Текст страницы:
Мудзю: Итиэн. Зерцало жён (1)

Nov 26, 2014 10:38

Мудзю: Итиэн 無住一円 (1226-1312) уже знаком читателям этого дневника как составитель « Собрания песка и камней». Но у него есть и другие сочинения, в том числе - небольшая книга под заглавием «Цума-кагами» (妻鏡, 1300 г.). По жанру это «проповедь, записанная азбукой», кана хо:го, с несколькими вставными рассказами сэцува. Традиции проповедей разных школ Мудзю: изучил хорошо, скорее всего, и сам проповедовал - для своих постоянных прихожан и для путников, которые останавливались на станции.
Известно, что среди слушателей Мудзю: были женщины, мирянки и «монахини в миру», в том числе жёны воинов из семьи Ямада, самой влиятельной в окрестностях Мия (сам Тё:бодзи, «храм Материнского долголетия», где служил Мудзю:, был основан в честь одной из женщин этого семейства). Однако, хотя заглавие «Цума-кагами» буквально значит «Зерцало жён» (даже не просто «женщин», а «мужних жён»), Мудзю: здесь рассуждает далеко не только и не столько о женщинах. К кому же он обращается в этой книге?

Предоставленный материал:

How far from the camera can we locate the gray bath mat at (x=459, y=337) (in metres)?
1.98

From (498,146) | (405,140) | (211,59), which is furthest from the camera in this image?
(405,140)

Условие задания: Выпишите из текста о «Зерцале жён» фрагмент, который начинается со слов «Мудзю: Итиэн 無住一円» и заканчивается словами «останавливались на станции.». Опирайтесь только на текст о «Зерцале жён».

Результат выполнения:
Мудзю: Итиэн 無住一円 (1226-1312) уже знаком читателям этого дневника как составитель « Собрания песка и камней». Но у него есть и другие сочинения, в том числе - небольшая книга под заглавием «Цума-кагами» (妻鏡, 1300 г.). По жанру это «проповедь, записанная азбукой», кана хо:го, с несколькими вставными рассказами сэцува. Традиции проповедей разных школ Мудзю: изучил хорошо, скорее всего, и сам проповедовал - для своих постоянных прихожан и для путников, которые останавливались на станции.